**Objetivo:** Reproduza na íntegra, sem qualquer alteração, o texto sobre o livro Zoom.
──────── Texto para leitura
O título Zoom assinala, portanto, o princípio estruturador da obra, vinculado a uma
estética do olhar, cabendo ao autor selecionar qual o elemento da cena que será destacado e
ampliado para estabelecer um elo com a cena seguinte. Composto por 31 páginas, o livro
percorre locações completamente distintas: o “primeiro” cenário é de uma fazenda, que
rapidamente se converte nas peças de um joguinho de armar manipulado por uma criança. A
palavra “Toys”, no canto superior de um dos quadros que retratam a menina arrumando sua
fazendinha de brinquedo, no entanto, revela que não estamos diante de uma cena real, mas de
uma ilustração posta na página de uma revista. Nas cinco imagens seguintes o cenário muda:
focaliza uma viagem num transatlântico, e a cena anterior passa às mãos de uma publicação
que um garoto adormecido segura, sentado numa espreguiçadeira sob o sol, em frente à
piscina do navio. As próximas imagens nos revelam que também este cenário é figurado, pois a
cena sugestiva das férias em alto-mar transforma-se no imenso cartaz de propaganda turística
da empresa “California Cruise Line”, posto na lateral de um ônibus que atravessa um
engarrafado cruzamento urbano num dia de trabalho, na hora do rush.
────────────────
──────── Entradas de dados
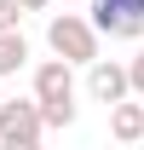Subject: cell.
<instances>
[{
	"mask_svg": "<svg viewBox=\"0 0 144 150\" xmlns=\"http://www.w3.org/2000/svg\"><path fill=\"white\" fill-rule=\"evenodd\" d=\"M23 64H29V40H23L18 29H0V81H6V75H18Z\"/></svg>",
	"mask_w": 144,
	"mask_h": 150,
	"instance_id": "7",
	"label": "cell"
},
{
	"mask_svg": "<svg viewBox=\"0 0 144 150\" xmlns=\"http://www.w3.org/2000/svg\"><path fill=\"white\" fill-rule=\"evenodd\" d=\"M109 133H115V139H121V144H138L144 139V104H109Z\"/></svg>",
	"mask_w": 144,
	"mask_h": 150,
	"instance_id": "6",
	"label": "cell"
},
{
	"mask_svg": "<svg viewBox=\"0 0 144 150\" xmlns=\"http://www.w3.org/2000/svg\"><path fill=\"white\" fill-rule=\"evenodd\" d=\"M87 93L98 98V104H121V98L133 93L127 64H115V58H92V64H87Z\"/></svg>",
	"mask_w": 144,
	"mask_h": 150,
	"instance_id": "5",
	"label": "cell"
},
{
	"mask_svg": "<svg viewBox=\"0 0 144 150\" xmlns=\"http://www.w3.org/2000/svg\"><path fill=\"white\" fill-rule=\"evenodd\" d=\"M18 18H23L18 0H0V29H18Z\"/></svg>",
	"mask_w": 144,
	"mask_h": 150,
	"instance_id": "9",
	"label": "cell"
},
{
	"mask_svg": "<svg viewBox=\"0 0 144 150\" xmlns=\"http://www.w3.org/2000/svg\"><path fill=\"white\" fill-rule=\"evenodd\" d=\"M98 23L81 18V12H58L52 23H46V46H52L58 58H69V64H92L98 58Z\"/></svg>",
	"mask_w": 144,
	"mask_h": 150,
	"instance_id": "2",
	"label": "cell"
},
{
	"mask_svg": "<svg viewBox=\"0 0 144 150\" xmlns=\"http://www.w3.org/2000/svg\"><path fill=\"white\" fill-rule=\"evenodd\" d=\"M35 98H40V115H46V127H69L75 121V64L69 58H46L35 64Z\"/></svg>",
	"mask_w": 144,
	"mask_h": 150,
	"instance_id": "1",
	"label": "cell"
},
{
	"mask_svg": "<svg viewBox=\"0 0 144 150\" xmlns=\"http://www.w3.org/2000/svg\"><path fill=\"white\" fill-rule=\"evenodd\" d=\"M0 104H6V93H0Z\"/></svg>",
	"mask_w": 144,
	"mask_h": 150,
	"instance_id": "11",
	"label": "cell"
},
{
	"mask_svg": "<svg viewBox=\"0 0 144 150\" xmlns=\"http://www.w3.org/2000/svg\"><path fill=\"white\" fill-rule=\"evenodd\" d=\"M127 75H133V93L144 98V46H138V52H133V64H127Z\"/></svg>",
	"mask_w": 144,
	"mask_h": 150,
	"instance_id": "8",
	"label": "cell"
},
{
	"mask_svg": "<svg viewBox=\"0 0 144 150\" xmlns=\"http://www.w3.org/2000/svg\"><path fill=\"white\" fill-rule=\"evenodd\" d=\"M23 12H46V6H52V0H18Z\"/></svg>",
	"mask_w": 144,
	"mask_h": 150,
	"instance_id": "10",
	"label": "cell"
},
{
	"mask_svg": "<svg viewBox=\"0 0 144 150\" xmlns=\"http://www.w3.org/2000/svg\"><path fill=\"white\" fill-rule=\"evenodd\" d=\"M40 139H46L40 98H6V104H0V144H12V150H35Z\"/></svg>",
	"mask_w": 144,
	"mask_h": 150,
	"instance_id": "3",
	"label": "cell"
},
{
	"mask_svg": "<svg viewBox=\"0 0 144 150\" xmlns=\"http://www.w3.org/2000/svg\"><path fill=\"white\" fill-rule=\"evenodd\" d=\"M92 23L109 40H138L144 35V0H92Z\"/></svg>",
	"mask_w": 144,
	"mask_h": 150,
	"instance_id": "4",
	"label": "cell"
}]
</instances>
────────────────
**Resolução do exercício:**
O título Zoom assinala, portanto, o princípio estruturador da obra, vinculado a uma
estética do olhar, cabendo ao autor selecionar qual o elemento da cena que será destacado e
ampliado para estabelecer um elo com a cena seguinte. Composto por 31 páginas, o livro
percorre locações completamente distintas: o “primeiro” cenário é de uma fazenda, que
rapidamente se converte nas peças de um joguinho de armar manipulado por uma criança. A
palavra “Toys”, no canto superior de um dos quadros que retratam a menina arrumando sua
fazendinha de brinquedo, no entanto, revela que não estamos diante de uma cena real, mas de
uma ilustração posta na página de uma revista. Nas cinco imagens seguintes o cenário muda:
focaliza uma viagem num transatlântico, e a cena anterior passa às mãos de uma publicação
que um garoto adormecido segura, sentado numa espreguiçadeira sob o sol, em frente à
piscina do navio. As próximas imagens nos revelam que também este cenário é figurado, pois a
cena sugestiva das férias em alto-mar transforma-se no imenso cartaz de propaganda turística
da empresa “California Cruise Line”, posto na lateral de um ônibus que atravessa um
engarrafado cruzamento urbano num dia de trabalho, na hora do rush.